• **EXERCISE INPUT**:
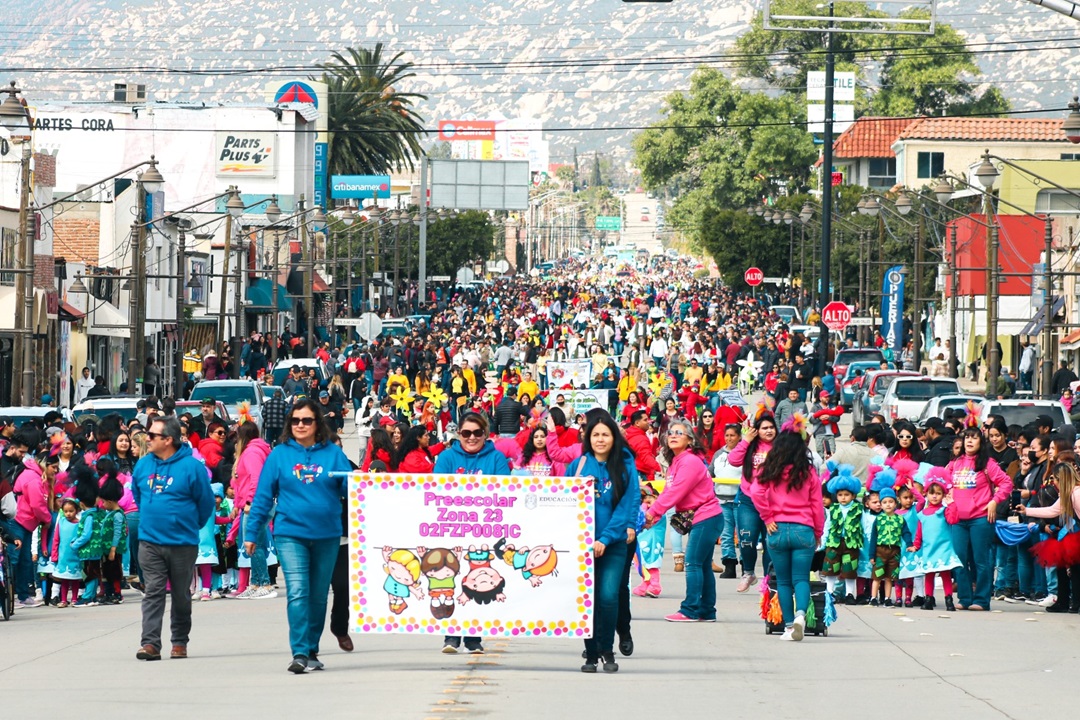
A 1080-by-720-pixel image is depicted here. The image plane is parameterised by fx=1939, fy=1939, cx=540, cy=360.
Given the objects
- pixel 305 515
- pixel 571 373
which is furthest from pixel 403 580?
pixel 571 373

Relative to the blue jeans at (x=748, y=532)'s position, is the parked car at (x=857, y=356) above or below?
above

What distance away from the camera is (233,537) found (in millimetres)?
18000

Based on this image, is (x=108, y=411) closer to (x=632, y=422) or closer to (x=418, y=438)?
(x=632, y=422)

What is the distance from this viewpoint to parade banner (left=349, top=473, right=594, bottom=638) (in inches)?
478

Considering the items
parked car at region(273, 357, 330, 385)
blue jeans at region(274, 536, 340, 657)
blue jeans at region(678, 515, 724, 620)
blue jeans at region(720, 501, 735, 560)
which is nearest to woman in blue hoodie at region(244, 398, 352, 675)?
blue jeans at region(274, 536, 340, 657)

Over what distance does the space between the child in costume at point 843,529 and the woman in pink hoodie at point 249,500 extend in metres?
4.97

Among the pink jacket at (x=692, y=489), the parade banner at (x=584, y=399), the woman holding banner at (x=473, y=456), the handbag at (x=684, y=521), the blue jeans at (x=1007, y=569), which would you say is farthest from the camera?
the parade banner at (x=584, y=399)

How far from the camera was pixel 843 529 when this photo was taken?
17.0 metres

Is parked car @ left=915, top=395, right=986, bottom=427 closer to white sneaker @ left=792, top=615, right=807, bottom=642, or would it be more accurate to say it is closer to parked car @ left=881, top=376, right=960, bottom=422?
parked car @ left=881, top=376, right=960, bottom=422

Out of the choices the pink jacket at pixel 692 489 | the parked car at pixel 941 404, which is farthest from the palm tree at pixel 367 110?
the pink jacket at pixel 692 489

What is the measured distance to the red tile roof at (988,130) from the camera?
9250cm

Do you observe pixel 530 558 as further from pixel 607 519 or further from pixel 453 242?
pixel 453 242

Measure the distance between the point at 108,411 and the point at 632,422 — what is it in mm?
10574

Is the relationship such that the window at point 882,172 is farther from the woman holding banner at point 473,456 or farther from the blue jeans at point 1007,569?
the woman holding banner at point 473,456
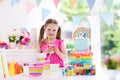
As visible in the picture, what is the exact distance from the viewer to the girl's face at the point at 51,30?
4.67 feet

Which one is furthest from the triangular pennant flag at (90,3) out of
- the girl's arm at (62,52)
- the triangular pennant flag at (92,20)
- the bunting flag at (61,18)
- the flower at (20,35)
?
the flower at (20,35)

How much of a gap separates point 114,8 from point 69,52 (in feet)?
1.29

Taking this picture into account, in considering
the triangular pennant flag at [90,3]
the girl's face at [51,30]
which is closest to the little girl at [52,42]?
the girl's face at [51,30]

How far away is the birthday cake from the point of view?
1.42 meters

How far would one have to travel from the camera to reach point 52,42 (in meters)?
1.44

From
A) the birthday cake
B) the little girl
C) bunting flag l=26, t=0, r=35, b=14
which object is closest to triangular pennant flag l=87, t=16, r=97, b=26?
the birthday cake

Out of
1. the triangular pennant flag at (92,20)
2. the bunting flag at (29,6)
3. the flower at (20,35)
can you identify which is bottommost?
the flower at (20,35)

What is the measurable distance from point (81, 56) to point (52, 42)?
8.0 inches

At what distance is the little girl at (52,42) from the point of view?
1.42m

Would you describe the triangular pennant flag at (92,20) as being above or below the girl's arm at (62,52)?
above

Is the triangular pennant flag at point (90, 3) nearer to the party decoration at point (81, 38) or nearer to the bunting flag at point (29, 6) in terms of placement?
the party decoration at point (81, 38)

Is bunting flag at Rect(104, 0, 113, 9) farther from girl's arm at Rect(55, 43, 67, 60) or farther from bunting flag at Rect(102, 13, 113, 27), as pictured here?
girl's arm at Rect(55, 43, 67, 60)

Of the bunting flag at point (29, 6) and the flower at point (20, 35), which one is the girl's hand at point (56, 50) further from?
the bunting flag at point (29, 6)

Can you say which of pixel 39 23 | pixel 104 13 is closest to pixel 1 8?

• **WHAT THE EXERCISE ASKS**: Working from the lines above, reproduce the material exactly and exclude its pictures.

• **REPLY TO THE TASK**:
A 1080-by-720-pixel image is depicted here. The image plane is parameterised by fx=1939, fy=1939, cx=540, cy=360.
Given the objects
- pixel 305 515
- pixel 571 373
which is furthest from pixel 403 580?
pixel 571 373

Relative to the blue jeans at (x=748, y=532)'s position, is the parked car at (x=857, y=356) above or below?
above

What distance away from the camera is (233,537) found (in millimetres)?
18000

Based on this image, is (x=108, y=411) closer to (x=632, y=422) or closer to (x=418, y=438)?
(x=632, y=422)

What is the distance from this viewpoint to parade banner (left=349, top=473, right=594, bottom=638) (in inches)?
478

Considering the items
parked car at region(273, 357, 330, 385)
blue jeans at region(274, 536, 340, 657)
blue jeans at region(678, 515, 724, 620)
blue jeans at region(720, 501, 735, 560)
which is nearest to woman in blue hoodie at region(244, 398, 352, 675)?
blue jeans at region(274, 536, 340, 657)

Over what distance does the space between the child in costume at point 843,529 and the woman in pink hoodie at point 249,500 extend in metres?
4.97

Among the pink jacket at (x=692, y=489), the parade banner at (x=584, y=399), the woman holding banner at (x=473, y=456), the handbag at (x=684, y=521), the blue jeans at (x=1007, y=569), which would you say is farthest from the camera?
the parade banner at (x=584, y=399)

How far from the camera was pixel 843 529 when this photo was taken?
17.0 metres

Is parked car @ left=915, top=395, right=986, bottom=427 closer to white sneaker @ left=792, top=615, right=807, bottom=642, or would it be more accurate to say it is closer to parked car @ left=881, top=376, right=960, bottom=422?
parked car @ left=881, top=376, right=960, bottom=422

Out of the choices the pink jacket at pixel 692 489 | the parked car at pixel 941 404, which is farthest from the palm tree at pixel 367 110?
the pink jacket at pixel 692 489

What is the measured distance to the red tile roof at (988,130) from the camera?
9250cm

Do you observe pixel 530 558 as further from pixel 607 519 or further from pixel 453 242?
pixel 453 242

Measure the distance between the point at 108,411 and the point at 632,422 — what is it in mm?
10574

Is the relationship such that the window at point 882,172 is farther from the woman holding banner at point 473,456 or farther from the blue jeans at point 1007,569?
the woman holding banner at point 473,456
As visible in the picture, what is the exact distance from the viewer to the girl's face at the point at 51,30?
4.67 feet

Which one is furthest from the triangular pennant flag at (90,3) out of
- the girl's arm at (62,52)
- the triangular pennant flag at (92,20)
- the bunting flag at (61,18)
- the flower at (20,35)
?
the flower at (20,35)

How much of a gap separates point 114,8 from point 69,52 (in feet)?
1.29

Taking this picture into account, in considering
the triangular pennant flag at [90,3]
the girl's face at [51,30]
which is closest to the little girl at [52,42]?
the girl's face at [51,30]

How far away is the birthday cake from the point of view?
1.42 meters

How far would one have to travel from the camera to reach point 52,42 (in meters)?
1.44

From
A) the birthday cake
B) the little girl
C) bunting flag l=26, t=0, r=35, b=14
which object is closest to triangular pennant flag l=87, t=16, r=97, b=26?
the birthday cake

Out of
1. the triangular pennant flag at (92,20)
2. the bunting flag at (29,6)
3. the flower at (20,35)
can you identify which is bottommost?
the flower at (20,35)

What is the measurable distance from point (81, 56) to point (52, 42)?
8.0 inches

At what distance is the little girl at (52,42) from the point of view?
1.42m

Would you describe the triangular pennant flag at (92,20) as being above or below the girl's arm at (62,52)?
above

Is the triangular pennant flag at point (90, 3) nearer to the party decoration at point (81, 38) or nearer to the bunting flag at point (29, 6) in terms of placement?
the party decoration at point (81, 38)

Is bunting flag at Rect(104, 0, 113, 9) farther from girl's arm at Rect(55, 43, 67, 60) or farther from bunting flag at Rect(102, 13, 113, 27), as pictured here?
girl's arm at Rect(55, 43, 67, 60)

Of the bunting flag at point (29, 6) and the flower at point (20, 35), which one is the girl's hand at point (56, 50) further from?
the bunting flag at point (29, 6)

Can you say which of pixel 39 23 | pixel 104 13 is closest to pixel 1 8?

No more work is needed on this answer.